Household surveys to bridge climate data gaps in African cities
Published: 28 Mar 2022
Cities need detailed information about their emissions and climate risks to plan for transformative climate action. In the case of Abuja (Nigeria), where data is like gold dust, obtaining this information can be a costly and daunting task, but household surveys can yield high-quality results and provide crucial insights into how emissions are generated and how climate change impacts communities on the ground.
Time and again, cities are recognised as contributing the most to global emissions, even if the present contribution of Sub-Saharan Africa represents a minimal share. However, as the region is amongst the fastest-growing in the world, the emissions of African cities could as much as triple in the coming decade if they continue on their current, carbon-intensive development pathway. Therefore, undertaking robust climate action planning now is essential to limiting future emissions.
The Abuja Municipal Area Council (AMAC) joined the Covenant of Mayors in Sub-Saharan Africa (CoM SSA) in January 2021. In doing so, it committed to developing a Sustainable Energy Access and Climate Action Plan (SEACAP), a key document that sets the strategies, plans and actions to reduce emissions and build stronger, sustainable cities. But as the SEACAP includes an inventory of emissions and details current and future climate hazards affecting the most vulnerable communities, it needs to be grounded in good quality data.
Challenges of obtaining data to inform climate action planning
Data is difficult to come by in many African cities; it may simply not exist or – when it does exist – it is either not extensive, not in a usable format or not accessible. There are ways to get around this. For instance, detailed desktop research can yield good results and conducting workshops with key municipal officials can often fill in the information gaps. However, this is not enough.
How cities can use household surveys to inform their baseline data
After substantial research and workshops in AMAC, there were still several gaps in the data needed to understand the city’s emissions, energy usage and climate risks. With support from GIZ and ICLEI Africa, the Council embarked on a city-wide survey to understand where emissions are coming from, how people are accessing energy, what climate hazards are affecting the area and who is the most vulnerable to climate change impacts. Surveys conducted in 637 households across 50 of the 250 communities in the city’s 12 wards provided detailed results.

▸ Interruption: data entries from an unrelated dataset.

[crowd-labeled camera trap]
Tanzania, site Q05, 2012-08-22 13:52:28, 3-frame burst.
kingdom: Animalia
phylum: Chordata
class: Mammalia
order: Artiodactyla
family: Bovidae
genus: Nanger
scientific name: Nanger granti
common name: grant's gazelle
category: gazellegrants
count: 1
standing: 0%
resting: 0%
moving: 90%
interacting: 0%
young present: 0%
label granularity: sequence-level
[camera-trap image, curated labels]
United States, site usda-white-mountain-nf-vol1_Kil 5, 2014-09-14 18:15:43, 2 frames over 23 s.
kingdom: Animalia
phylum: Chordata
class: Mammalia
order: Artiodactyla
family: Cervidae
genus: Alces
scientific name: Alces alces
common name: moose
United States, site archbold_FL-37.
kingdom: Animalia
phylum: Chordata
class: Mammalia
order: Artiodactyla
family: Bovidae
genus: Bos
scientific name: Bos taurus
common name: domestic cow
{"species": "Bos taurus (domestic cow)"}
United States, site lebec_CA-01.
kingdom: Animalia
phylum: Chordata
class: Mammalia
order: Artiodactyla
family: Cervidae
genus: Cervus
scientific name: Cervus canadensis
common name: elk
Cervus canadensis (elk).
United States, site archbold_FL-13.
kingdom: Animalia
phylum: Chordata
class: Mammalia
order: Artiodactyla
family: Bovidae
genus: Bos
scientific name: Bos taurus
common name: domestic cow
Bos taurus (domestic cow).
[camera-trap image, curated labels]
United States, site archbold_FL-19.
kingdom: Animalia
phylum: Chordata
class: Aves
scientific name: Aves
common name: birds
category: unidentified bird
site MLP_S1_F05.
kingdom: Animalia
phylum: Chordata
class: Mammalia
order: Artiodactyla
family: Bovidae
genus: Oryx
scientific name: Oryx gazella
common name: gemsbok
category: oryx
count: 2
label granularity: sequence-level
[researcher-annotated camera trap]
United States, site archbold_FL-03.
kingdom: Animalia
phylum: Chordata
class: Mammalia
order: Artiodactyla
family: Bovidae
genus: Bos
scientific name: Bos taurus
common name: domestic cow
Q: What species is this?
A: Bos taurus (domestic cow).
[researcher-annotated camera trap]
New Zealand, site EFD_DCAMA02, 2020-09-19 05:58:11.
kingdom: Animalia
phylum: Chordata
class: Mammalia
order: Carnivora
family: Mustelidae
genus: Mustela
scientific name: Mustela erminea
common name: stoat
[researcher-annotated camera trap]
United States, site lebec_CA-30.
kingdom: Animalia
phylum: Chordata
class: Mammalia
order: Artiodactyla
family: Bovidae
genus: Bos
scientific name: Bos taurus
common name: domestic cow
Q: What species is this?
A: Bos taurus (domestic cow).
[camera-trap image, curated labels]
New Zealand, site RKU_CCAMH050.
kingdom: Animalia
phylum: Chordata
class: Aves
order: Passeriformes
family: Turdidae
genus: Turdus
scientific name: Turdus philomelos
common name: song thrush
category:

The data also revealed insightful information about how people access energy and cook: 71% of households have access to clean energy, but 55% still rely on the traditional use of biomass for cooking. Two-thirds of households rely on Liquefied petroleum gas (LPG) or other sources of energy. Almost everyone surveyed (94%) stated that they are willing to pay for the transition to clean cooking should it become available to them.
The survey also highlighted that extreme hot days, heat waves, rainstorms and flooding are the climate hazards mostly affecting the citizens, and these hazards are getting worse every year. It also found that there are more population groups than originally anticipated who feel they are vulnerable to the impacts of climate change, including low-income households, indigenous people, women and children, displaced people and the elderly.
These details are crucial for AMAC to consider when setting targets and actions for the city going forward.
Surveys as a way to support SEACAP development
In the case of AMAC, the household survey not only answered the city’s questions about where the emissions are coming from and how energy is being consumed in households, but it also gave a key snapshot into how climate change is already affecting communities on the ground. The survey also provided people living in the area an opportunity to make their experiences heard, bringing to sharp focus the local reality.
The household survey results and aggregated data from the Proxy Data Tool is helping AMAC to understand deeply its emissions profile, the pattern of household energy consumption and the climate risks facing its citizens. Armed with this information, Abuja has found a way to bring the experience of its people into the SEACAP, thereby helping to identify actions that will transform the way the citizens of Abuja cook, access electricity, dispose of their waste, and move around the city.